Generates a graph of the power spectral density.

Points per summary

Specifies how often the noise contributions of each noise generating device are reported. The recommended value is 1.

Calculate total noise values

Generates a table with total noise data.

Note: In SPICE, the command that performs a Noise Analysis has the following general form (the complete statement is more complex): .NOISE <OUTPUT_VOLTAGE> <INPUT_SOURCE> <OUTPUT_INTERVAL> 

Note that these parameters are similar to those defined in Table 1, however, in Multisim you do not have to worry about the SPICE syntax.  

  1. Configure the Analysis Parameters tab as shown in the following figure:

Figure 2. Analysis parameters.

  1. Select the Frequency Parameters tab. Leave the default settings as shown in Figure 3 (these settings are appropriate for most cases).

Figure 3. Frequency parameters.

You can reset all the parameters to their default values by clicking the Reset to default button. To copy the settings from the current AC Analysis to this analysis, click Reset to main AC values.

Refer to the AC Analysis tutorial for more details on how to configure the Frequency Parameters tab.

  1. Select the Output tab.
  2. Select the Variables in circuit list, select All variables from the drop-down list, and then highlight inoise_total_rr1 from the list.
  3. Click the Add button to move the variable to the right side under Selected variables for analysis.
  4. Repeat this process for the inoise_total_rr2 variable. The Output tab will look as shown in Figure 4.

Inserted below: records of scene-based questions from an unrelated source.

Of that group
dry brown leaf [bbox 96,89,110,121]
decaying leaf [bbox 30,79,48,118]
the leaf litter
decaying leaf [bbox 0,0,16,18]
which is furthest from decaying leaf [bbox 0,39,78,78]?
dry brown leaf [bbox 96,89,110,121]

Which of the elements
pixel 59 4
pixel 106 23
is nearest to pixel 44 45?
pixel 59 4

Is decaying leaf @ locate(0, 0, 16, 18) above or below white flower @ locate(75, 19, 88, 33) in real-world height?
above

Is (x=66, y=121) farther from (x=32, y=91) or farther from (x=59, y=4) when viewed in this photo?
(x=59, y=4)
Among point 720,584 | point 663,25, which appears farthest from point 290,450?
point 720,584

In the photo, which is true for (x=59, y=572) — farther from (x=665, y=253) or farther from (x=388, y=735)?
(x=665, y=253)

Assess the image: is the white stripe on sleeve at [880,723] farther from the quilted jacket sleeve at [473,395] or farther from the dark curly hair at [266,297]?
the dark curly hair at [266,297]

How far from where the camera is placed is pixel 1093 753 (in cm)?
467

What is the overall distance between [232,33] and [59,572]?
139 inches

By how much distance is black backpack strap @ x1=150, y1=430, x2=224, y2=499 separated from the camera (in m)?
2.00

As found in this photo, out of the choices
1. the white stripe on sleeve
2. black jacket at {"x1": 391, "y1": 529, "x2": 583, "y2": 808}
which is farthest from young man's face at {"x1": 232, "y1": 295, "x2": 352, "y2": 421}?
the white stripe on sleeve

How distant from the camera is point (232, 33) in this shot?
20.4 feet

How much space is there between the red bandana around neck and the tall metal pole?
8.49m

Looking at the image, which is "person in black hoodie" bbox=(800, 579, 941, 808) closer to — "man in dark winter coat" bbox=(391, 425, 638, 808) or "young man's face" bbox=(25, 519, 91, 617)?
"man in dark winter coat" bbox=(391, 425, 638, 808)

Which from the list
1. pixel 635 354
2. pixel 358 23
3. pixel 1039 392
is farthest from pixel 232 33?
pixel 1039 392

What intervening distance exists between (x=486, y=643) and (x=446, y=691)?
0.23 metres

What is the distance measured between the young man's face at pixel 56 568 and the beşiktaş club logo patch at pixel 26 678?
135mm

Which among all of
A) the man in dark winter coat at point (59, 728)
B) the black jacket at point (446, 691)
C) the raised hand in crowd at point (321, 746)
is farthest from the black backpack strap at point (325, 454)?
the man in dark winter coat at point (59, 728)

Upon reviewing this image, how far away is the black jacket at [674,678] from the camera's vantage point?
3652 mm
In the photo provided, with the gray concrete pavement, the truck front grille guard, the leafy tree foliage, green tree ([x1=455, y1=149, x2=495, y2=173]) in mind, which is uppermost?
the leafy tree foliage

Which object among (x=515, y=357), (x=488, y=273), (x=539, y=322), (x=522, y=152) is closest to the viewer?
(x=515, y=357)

Figure 4. Output variables for the Noise Analysis.

  1. Click Simulate. The Grapher View opens and displays the noise contribution for each resistor (Figure 5).

Figure 5. Noise Analysis results.


Plot the power spectral density.

  1. Close the Grapher View.
  2. Select Simulate»Analyses»Noise Analysis. In the Analysis Parameters tab enable Calculate power spectral density curves.
  3. Enter 1 in the Points per summary field.
  4. Select the Output tab.
  5. Add the variables onoise_rr1 and onoise_ rr2 to the Selected variables for analysis list as shown in the following figure:

Figure 6. Output variables for the Noise Analysis.

  1. Click Simulate. The Grapher View shows the noise spectral density curves (Figure 7).

Figure 7. Noise spectral density curves.

As you can see, the graph shows that the noise voltage is constant for lower frequencies. For higher frequencies, the noise voltage drops considerably.